Clube vizinho ao Rio dos Macacos recepciona também os não associados

“Esse lugar não existe”, resume o celebrado gatão Miguel Paiva sobre o Horto. Trata-se do típico não encontrar palavras para exprimir a singularidade do bairro junto ao Jardim Botânico, ao qual o “progresso”, felizmente, se esqueceu de chegar. “No alto da Rua Pacheco Leão, onde moro, toda a região é muito bonita e diferente. Ao entrarmos na comunidade que fica à esquerda de quem sobe, no meio da mata e com um rio fluindo, parece que estamos fora do Rio. Passeio por lá com meu cachorro, o Joca”, discorre o criador da personagem Radical Chic.

“É um local precioso – o preferido dos ciclistas –, ao pé da estrada de montanha da Vista Chinesa, também conhecida como Dona Castorina. Mais acima, há o Clube dos Macacos, onde nado e jogo tênis”, indica Miguel. Sob a denominação oficial de Clube 17, a agremiação foi fundada em 1964, por um grupo de engenheiros dirigentes da então Companhia Estadual de Águas da Guanabara (Cedag).

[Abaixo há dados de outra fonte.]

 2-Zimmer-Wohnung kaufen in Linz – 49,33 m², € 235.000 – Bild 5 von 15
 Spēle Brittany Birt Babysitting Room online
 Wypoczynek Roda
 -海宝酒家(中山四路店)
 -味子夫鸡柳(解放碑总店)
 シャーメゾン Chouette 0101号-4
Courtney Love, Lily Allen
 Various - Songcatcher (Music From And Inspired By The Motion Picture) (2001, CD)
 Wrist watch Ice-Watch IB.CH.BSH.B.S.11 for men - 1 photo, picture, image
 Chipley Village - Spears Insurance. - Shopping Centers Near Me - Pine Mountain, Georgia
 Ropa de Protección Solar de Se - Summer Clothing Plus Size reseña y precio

A intenção era concentrar as equipes de manutenção para serviços emergenciais na cidade.

O Rio dos Macacos, que nasce na Floresta da Tijuca, corre aos fundos da área da entidade sem fins lucrativos, que colabora para a preservação ambiental via convênios com o Instituto Chico Mendes e a administração do Jardim Botânico. Além desta, a boa notícia é que o Clube aceita não associados em suas dependências, num total de 15 mil metros quadrados. Se você, como Miguel, se interessar por natação e tênis – futebol, vôlei e basquete também –, pode marcar hora para praticar e ter aulas desses esportes com professores locais.

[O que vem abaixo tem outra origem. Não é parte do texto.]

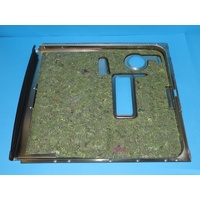 Asko 445307 INTERIOR DOOR F XL DW16 ASSY spare part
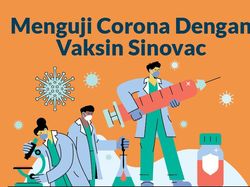 Podcast: Merdeka dari Corona dengan Vaksin Sinovac (Bersama Bio Farma)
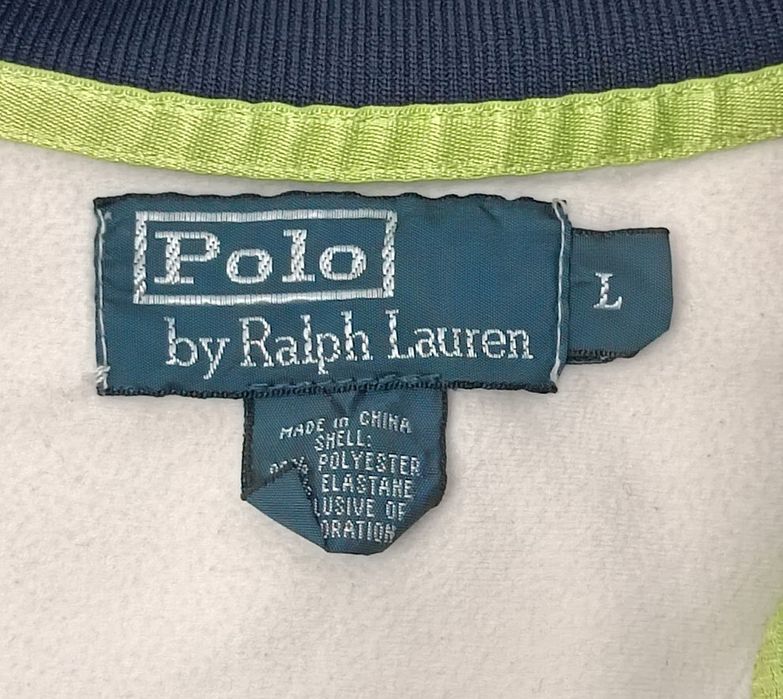 POLO Ralph Lauren US Open 2011 Sweatshirt оригинално горнище L суичър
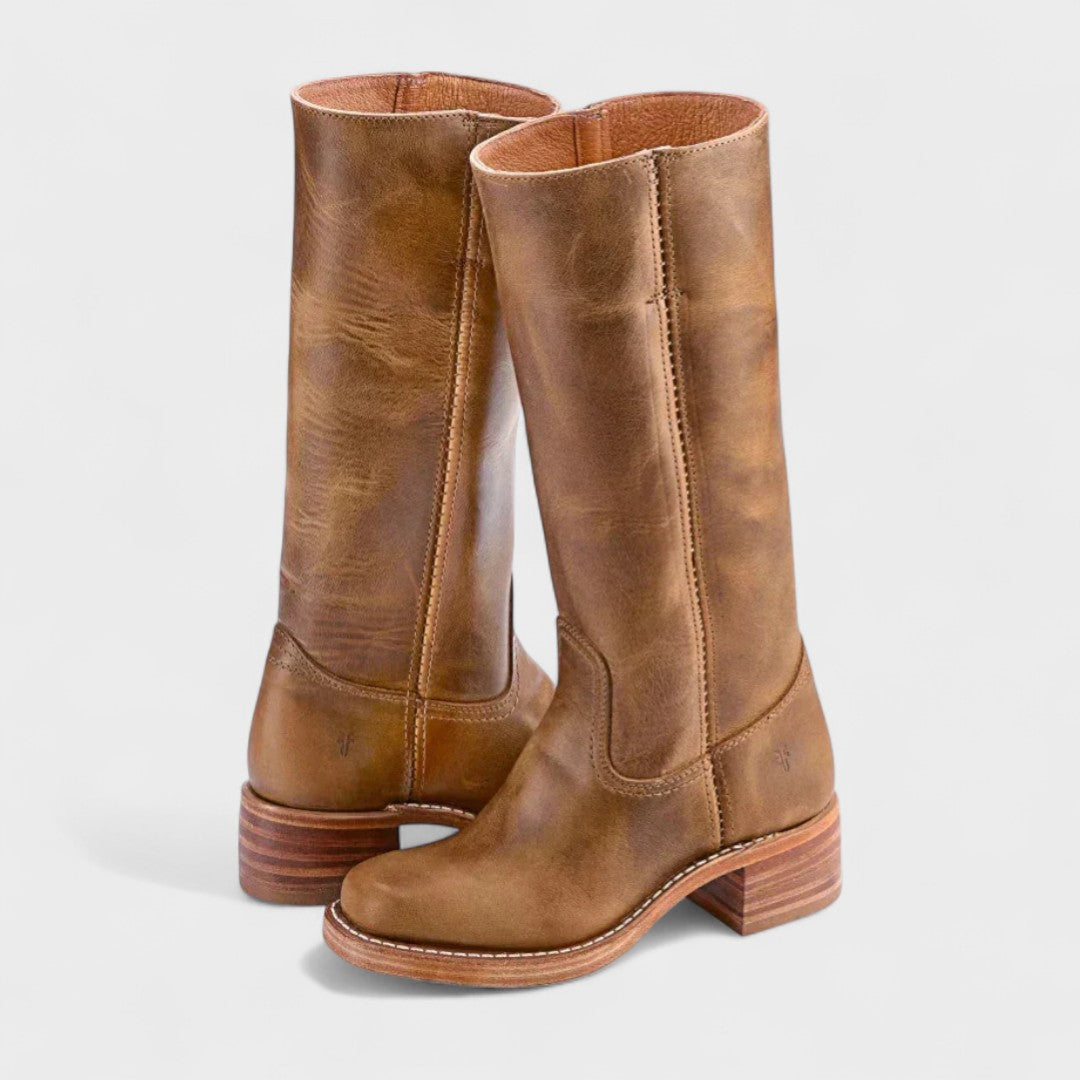 Lauren | Heritage Riding Boots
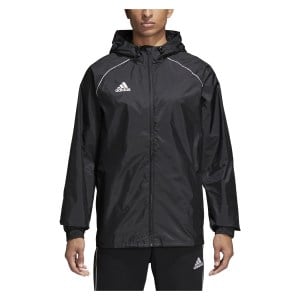 adidas Core 18 Rain Jacket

Há um ginásio polivalente, quadras de saibro, campo de grama natural (e outro sintético) e piscina semiolímpica. E, ainda, estruturas de eventos e lazer: salão social (destinado a aniversários, casamentos, workshops e ações corporativas), churrasqueiras e playground. Rolam colônias de férias para a garotada (incluindo gincanas, oficinas, competições, recreação aquática e atividades com equipamentos especiais, como hoverkart, hover­board, slackline, laser shot e waterball), feira de artesanato e moda do Coletivo JB e até rodas de samba.

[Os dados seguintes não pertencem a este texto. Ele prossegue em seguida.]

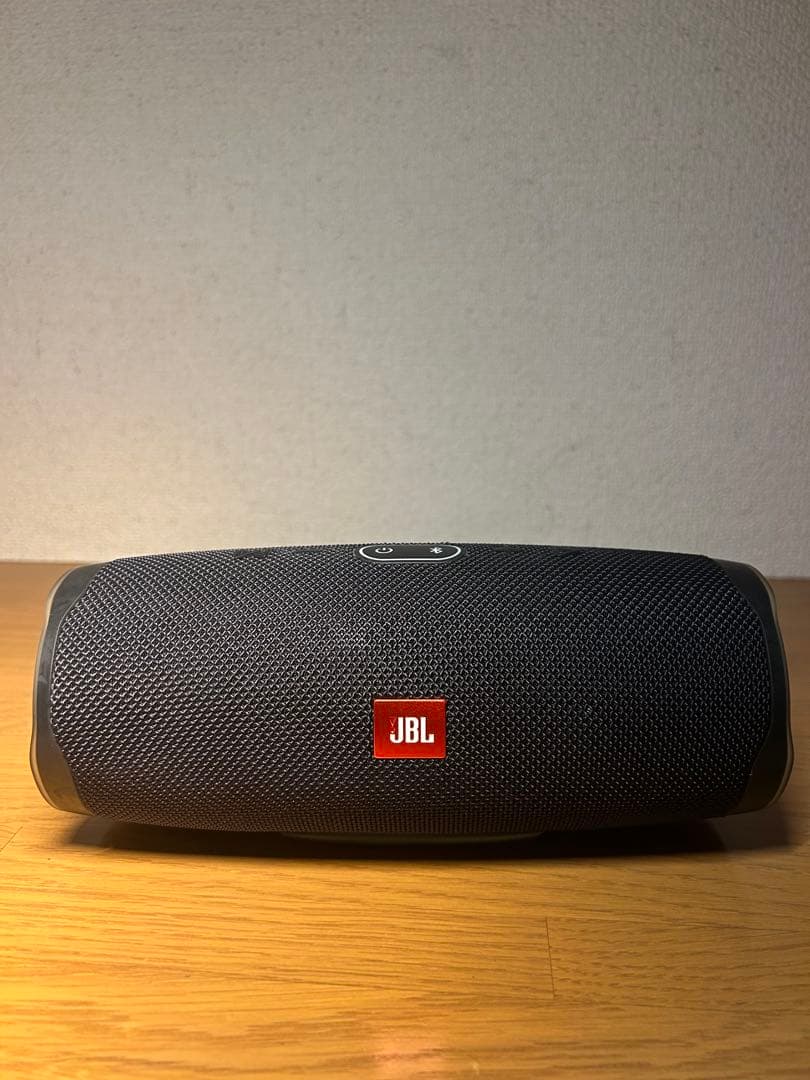 JBL Charge 4 ブラック 値引き可能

“É uma zona ótima, igualmente em termos de gastronomia. Na Rua Lopes Quintas, para tomar café da manhã ou lanchar, além das comidinhas, reina a Casa Carandaí, com adega selecionada, produtos artesanais e uma baguete sensacional. O Lorenzo Bistrô, tradição no bairro, prima pelo atendimento, o entrecôte com batatas fritas e os bons vinhos. E no também bistrô Jojö, na minha rua, onde vou sempre, o simpático ambiente na calçada, as polentinhas, ostras e arrozes, além do tinto português, são maravilhosos”, sugere Miguel. Radical chic, o Horto, hein?